In the weeks since CAMH started using the new tool, two more forensic patients have gone missing from CAMH.

Anthony Murdock, 45, ran away while on a supervised day pass near the hospital on July 30. He had long history of sexual offences against strangers and is considered a risk to the public, documents on his case show. He was located two days later in Brampton.

Ahmed Sualim, who was also found not criminally responsible for armed robberies in 2012, was reported missing from CAMH earlier last month, but found several hours later.

The number of abscondments has been closer to the usual rate since, Dr. Simpson says – 15 patients absconded in the first six months of 2019. Some of those patients have absconded more than once, but the total number of incidents is still “down to about the normal,” he said.

“You do get cluster effects with these sorts of things,” he said. Mr. Cong’s abscondment raised a “different level of concern” for the hospital, he said. “We don’t want the public being endangered and we don’t want people leaving the country.”

Violence among AWOL patients – toward themselves or others – is rare, as is criminal activity. Dr. Simpson said the only incident in the past decade of criminal activity by a person gone AWOL while on a pass was in June, when a patient was accused of robbing a convenience store and a bakery. Before that, the most violent action against another person was when a patient threw a Coca-Cola can at a guard, he says.
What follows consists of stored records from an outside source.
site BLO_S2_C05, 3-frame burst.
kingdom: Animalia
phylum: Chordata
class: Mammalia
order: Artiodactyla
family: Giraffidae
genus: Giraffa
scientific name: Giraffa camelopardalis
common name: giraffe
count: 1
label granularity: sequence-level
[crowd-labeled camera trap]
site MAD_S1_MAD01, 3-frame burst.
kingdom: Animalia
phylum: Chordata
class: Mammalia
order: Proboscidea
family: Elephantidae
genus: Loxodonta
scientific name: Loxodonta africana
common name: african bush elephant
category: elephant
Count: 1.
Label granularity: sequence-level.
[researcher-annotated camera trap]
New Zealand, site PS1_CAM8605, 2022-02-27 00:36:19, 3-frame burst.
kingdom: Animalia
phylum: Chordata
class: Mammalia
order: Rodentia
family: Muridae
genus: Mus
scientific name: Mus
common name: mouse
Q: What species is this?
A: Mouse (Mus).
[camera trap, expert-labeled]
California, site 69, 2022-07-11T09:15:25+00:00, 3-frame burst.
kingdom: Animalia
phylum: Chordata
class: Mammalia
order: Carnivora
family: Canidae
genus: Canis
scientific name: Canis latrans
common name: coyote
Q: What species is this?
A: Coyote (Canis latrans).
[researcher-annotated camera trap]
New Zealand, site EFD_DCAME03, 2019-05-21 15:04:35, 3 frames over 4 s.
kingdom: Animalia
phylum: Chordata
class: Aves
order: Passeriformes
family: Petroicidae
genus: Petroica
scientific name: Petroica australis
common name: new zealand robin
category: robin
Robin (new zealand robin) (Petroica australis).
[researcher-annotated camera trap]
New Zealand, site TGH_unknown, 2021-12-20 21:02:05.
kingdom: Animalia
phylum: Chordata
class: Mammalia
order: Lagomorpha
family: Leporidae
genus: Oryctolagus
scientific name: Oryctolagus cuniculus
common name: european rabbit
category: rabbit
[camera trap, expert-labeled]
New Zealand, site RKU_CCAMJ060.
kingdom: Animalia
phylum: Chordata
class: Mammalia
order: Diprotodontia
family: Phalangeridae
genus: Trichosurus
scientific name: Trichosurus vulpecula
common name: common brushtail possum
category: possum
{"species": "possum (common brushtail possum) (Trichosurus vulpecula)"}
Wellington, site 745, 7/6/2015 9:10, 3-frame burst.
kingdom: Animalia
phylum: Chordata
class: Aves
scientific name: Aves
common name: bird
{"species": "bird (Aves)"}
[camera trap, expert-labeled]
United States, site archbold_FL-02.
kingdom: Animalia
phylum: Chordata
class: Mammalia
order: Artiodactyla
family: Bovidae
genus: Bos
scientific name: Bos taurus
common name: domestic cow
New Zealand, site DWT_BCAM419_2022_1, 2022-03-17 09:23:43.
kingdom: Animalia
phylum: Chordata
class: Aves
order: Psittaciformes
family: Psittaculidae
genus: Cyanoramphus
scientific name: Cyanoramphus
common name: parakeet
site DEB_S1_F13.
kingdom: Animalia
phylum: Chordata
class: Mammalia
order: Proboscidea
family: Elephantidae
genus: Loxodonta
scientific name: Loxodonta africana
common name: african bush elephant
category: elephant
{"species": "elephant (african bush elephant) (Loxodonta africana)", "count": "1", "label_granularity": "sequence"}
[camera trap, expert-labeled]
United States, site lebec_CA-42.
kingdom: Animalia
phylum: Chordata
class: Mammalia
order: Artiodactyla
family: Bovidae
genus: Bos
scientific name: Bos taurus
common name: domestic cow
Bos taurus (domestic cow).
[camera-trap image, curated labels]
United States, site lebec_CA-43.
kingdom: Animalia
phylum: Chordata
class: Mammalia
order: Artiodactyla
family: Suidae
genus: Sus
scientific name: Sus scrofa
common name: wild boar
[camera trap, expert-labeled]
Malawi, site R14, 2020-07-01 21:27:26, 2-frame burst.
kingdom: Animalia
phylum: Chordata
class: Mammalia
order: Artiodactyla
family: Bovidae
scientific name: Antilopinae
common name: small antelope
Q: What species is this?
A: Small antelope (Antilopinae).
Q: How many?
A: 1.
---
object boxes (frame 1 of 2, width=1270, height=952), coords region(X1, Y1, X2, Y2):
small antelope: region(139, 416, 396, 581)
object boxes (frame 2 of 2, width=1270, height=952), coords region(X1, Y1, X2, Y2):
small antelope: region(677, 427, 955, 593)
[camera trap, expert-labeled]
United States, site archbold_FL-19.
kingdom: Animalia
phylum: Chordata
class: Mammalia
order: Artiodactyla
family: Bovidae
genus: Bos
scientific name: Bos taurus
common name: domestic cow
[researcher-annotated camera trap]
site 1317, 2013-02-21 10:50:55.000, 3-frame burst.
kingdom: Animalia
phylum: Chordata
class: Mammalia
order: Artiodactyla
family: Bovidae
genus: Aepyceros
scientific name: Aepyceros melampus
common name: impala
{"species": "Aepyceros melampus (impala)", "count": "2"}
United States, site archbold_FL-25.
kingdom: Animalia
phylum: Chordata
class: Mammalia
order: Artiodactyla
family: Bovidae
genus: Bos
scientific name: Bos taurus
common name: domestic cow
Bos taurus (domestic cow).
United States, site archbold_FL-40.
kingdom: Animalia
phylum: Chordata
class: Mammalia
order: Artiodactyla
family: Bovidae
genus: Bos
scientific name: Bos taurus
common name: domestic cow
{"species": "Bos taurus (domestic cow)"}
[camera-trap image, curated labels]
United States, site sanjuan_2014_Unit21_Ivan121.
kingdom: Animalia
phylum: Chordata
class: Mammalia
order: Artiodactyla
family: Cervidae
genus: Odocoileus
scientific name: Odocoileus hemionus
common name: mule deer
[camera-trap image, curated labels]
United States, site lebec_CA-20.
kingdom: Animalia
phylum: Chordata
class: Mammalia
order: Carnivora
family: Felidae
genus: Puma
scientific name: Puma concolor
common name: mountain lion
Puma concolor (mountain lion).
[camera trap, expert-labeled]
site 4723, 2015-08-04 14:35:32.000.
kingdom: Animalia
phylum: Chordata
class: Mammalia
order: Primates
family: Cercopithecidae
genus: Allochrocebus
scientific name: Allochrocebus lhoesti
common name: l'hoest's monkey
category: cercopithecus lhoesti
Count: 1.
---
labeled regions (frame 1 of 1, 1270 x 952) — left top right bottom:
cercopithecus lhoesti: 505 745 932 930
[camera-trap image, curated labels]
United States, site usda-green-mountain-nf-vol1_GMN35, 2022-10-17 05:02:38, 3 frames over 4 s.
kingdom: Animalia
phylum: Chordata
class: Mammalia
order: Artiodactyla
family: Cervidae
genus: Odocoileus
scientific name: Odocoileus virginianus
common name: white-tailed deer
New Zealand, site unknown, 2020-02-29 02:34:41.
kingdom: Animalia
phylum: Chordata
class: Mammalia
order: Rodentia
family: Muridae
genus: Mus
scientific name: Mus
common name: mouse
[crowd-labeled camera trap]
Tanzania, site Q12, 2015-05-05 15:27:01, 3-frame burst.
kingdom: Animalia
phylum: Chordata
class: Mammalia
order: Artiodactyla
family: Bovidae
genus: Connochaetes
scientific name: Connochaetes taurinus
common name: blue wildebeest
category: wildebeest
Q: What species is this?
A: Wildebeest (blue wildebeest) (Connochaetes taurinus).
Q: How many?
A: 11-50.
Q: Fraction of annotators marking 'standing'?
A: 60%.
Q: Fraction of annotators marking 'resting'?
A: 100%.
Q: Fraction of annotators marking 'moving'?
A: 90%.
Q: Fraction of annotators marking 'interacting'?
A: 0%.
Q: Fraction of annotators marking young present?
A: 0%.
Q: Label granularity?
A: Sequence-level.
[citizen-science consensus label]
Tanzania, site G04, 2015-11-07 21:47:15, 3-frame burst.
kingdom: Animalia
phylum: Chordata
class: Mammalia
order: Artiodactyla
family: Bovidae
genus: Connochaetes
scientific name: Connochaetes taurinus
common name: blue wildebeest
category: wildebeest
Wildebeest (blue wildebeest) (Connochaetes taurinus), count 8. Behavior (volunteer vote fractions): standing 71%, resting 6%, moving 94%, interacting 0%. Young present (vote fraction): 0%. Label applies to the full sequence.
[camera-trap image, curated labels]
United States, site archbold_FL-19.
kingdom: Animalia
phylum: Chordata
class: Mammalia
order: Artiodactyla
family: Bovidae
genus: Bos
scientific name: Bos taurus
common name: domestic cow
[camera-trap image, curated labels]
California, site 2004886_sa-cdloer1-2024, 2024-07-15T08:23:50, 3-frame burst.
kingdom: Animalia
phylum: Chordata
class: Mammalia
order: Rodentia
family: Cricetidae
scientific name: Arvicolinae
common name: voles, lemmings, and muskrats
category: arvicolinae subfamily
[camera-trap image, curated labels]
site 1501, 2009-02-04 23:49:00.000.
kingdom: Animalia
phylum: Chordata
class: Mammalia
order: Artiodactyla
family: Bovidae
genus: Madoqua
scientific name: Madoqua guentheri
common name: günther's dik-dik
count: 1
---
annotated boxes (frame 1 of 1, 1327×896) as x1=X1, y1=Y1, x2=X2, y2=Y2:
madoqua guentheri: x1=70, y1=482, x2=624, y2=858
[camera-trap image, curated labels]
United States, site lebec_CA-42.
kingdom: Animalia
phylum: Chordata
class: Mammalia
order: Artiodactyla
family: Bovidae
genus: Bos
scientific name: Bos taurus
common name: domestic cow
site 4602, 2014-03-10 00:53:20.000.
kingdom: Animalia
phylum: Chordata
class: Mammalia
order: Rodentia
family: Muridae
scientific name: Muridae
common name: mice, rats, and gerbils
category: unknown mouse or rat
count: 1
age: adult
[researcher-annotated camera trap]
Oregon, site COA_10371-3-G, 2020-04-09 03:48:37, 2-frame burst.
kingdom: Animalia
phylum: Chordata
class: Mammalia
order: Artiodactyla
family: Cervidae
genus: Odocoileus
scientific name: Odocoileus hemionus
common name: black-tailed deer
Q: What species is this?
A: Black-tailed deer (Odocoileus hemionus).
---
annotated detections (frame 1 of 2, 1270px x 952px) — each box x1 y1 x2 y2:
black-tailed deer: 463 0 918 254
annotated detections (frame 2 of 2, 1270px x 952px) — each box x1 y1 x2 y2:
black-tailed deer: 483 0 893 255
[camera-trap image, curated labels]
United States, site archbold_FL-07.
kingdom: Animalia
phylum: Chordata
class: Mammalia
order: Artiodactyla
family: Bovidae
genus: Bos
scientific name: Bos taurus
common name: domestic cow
Many patients leave for a specific reason, according to hospital data Dr. Simpson cited last year. From 2010 to 2014, he said, about 40 per cent of people who absconded visited home, saw someone or got their hair cut. About one-quarter fail to return because of disorganization that may be a symptom of their mental illness, an error such as getting lost or are delayed on transit.

Two-thirds returned within 24 hours. Between 20 per cent and 25 per cent return having used drugs or alcohol, Dr. Simpson said. And about one-third of abscondments involve the same patients repeatedly.

“There’s a group of people who present chronic low risk [of not coming back at the prescribed time], for whom there’s very little that we can do,” Dr. Simpson told The Globe in 2018.

“They may run a little fast and loose with their passes, but nothing dreadful is going to happen,” Dr. Simpson said. “There are some people for whom we know their risks are there, but continuing hospitalization for them is unlikely to be helpful. And again, risks to the community are very low, so we might run a bit more of a risk of AWOLs with them, knowing that unless we push ahead, if we demand perfection, we’re never going to get there.”

In 2012, an absconded patient from the East Coast Forensic Hospital in Nova Scotia killed a prominent activist. Clinical director Aileen Brunet, who was in her first few months on the job, described the event as “very traumatic” in an interview with The Globe in 2018. After a review, changes were made within the hospital around forensic patient leaves. Abscondment numbers from the Nova Scotia hospital are comparable to those at CAMH, with 31 incidents in 2017-18 involving 19 patients. The year previous was higher, with 47 incidents involving 22 patients.

An additional issue for CAMH is its downtown location. “Most forensic hospitals are in the middle of the countryside, where it’s a lot more difficult to go AWOL. Here, you just pop out the front door and onto the TTC, right up Ossington [Avenue] and you’re gone,” Dr. Simpson said in 2018.

By comparison, the Forensic Psychiatric Hospital in British Columbia logged just one unauthorized absence and two escapes in 2017-18. That is a steep drop from 2010-11, when the hospital logged 22 unauthorized absences and one escape. The facility is surrounded by green space.

“If you look overall at the NCR process, it dramatically reduces risk of reoffending amongst this patient group relative to what you’d get with them had they gone through the criminal-justice system. So although we may focus on abscondments or people coming back late from passes and so on, if you look at the overall care pathway, the results we get over all, the risk to the public is massively reduced because of the NCR regime,” Dr. Simpson said this week.

“That said, can we do better? And does the public … have a right to expect that of us? Absolutely.”